The United States Supreme Court, In A Plurality (7 To 2) Majority Opinion, Upholds Kentucky's (And Other States') Lethal Injection Drug Protocol.

The United States Supreme Court has issued a fractured 7 to 2 opinion in Baze Vs. Rees, 07-5439, (2008), upholding Kentucky's method of executing its prisoners by lethal injection.

The 7 justices who formed the majority, notwithstanding their differing reasons for doing so, agreed with Kentucky Supreme Court's decision, and found that "petitioners [Ralph Baze and other condemned prisoners] have not carried their burden of showing that the risk of pain from maladministration of a concededly humane lethal injection protocol, and the failure to adopt untried and untested alternatives, constitute cruel and unusual punishment."

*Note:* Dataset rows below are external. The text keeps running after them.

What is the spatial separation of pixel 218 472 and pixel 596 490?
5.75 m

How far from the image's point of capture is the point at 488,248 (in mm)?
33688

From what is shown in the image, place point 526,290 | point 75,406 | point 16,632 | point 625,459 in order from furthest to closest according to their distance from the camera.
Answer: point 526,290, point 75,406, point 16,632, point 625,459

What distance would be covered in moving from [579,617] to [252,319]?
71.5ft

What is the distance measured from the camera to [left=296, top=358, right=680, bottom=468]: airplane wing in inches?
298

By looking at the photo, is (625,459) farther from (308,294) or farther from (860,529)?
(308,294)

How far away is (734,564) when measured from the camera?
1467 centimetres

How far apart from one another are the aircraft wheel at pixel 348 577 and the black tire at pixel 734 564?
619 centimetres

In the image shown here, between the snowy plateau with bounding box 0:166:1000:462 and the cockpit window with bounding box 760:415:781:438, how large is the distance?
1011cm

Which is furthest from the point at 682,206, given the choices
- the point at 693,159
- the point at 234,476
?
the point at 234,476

According to the Justices, "to constitute cruel and unusual punishment, an execution
method must present a 'substantial' or 'objectively intolerable' risk of serious harm."

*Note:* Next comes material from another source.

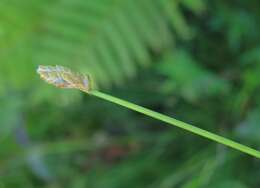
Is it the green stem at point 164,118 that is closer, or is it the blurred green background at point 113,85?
the green stem at point 164,118

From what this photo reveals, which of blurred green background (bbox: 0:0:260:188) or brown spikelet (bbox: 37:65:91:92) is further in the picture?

The fractured decision suggests that the Justices are not yet clear amongst themselves on what the standard has to be.

For instance, Justices Thomas and Scalia, who joined in the majority, found that "the plurality’s formulation of the governing standard finds no support in the original understanding of the Cruel and Unusual Punishments Clause ... ."

Justice Breyer, another majority participant, sounds like he joined the majority because he concluded that "there cannot be found, either in the record or in the readily available literature, sufficient grounds to believe that Kentucky’s lethal injection method creates a significant risk of unnecessary suffering" -- in effect suggesting that this case is more of a failure of proof for him than anything else, and he believes that such a time may come when that proof may become available.

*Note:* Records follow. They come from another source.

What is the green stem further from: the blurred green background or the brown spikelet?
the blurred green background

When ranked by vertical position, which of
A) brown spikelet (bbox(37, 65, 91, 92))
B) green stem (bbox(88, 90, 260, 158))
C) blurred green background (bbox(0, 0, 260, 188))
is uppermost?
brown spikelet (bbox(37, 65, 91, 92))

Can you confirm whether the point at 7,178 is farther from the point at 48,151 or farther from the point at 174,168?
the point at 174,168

Justice Stevens predicts as much when he states that "instead of ending the controversy, this case will generate debate not only about the constitutionality of
the three-drug protocol, and specifically about the justification for the use of pancuronium bromide, but also about the justification for the death penalty itself."

And so it goes. Kentucky and other states can now commence with executing inmates and Kentucky will have its next execution this year, predictably.

Update 4/21: The Court has now rejected the appeals of 11 death row inmates in 7 states.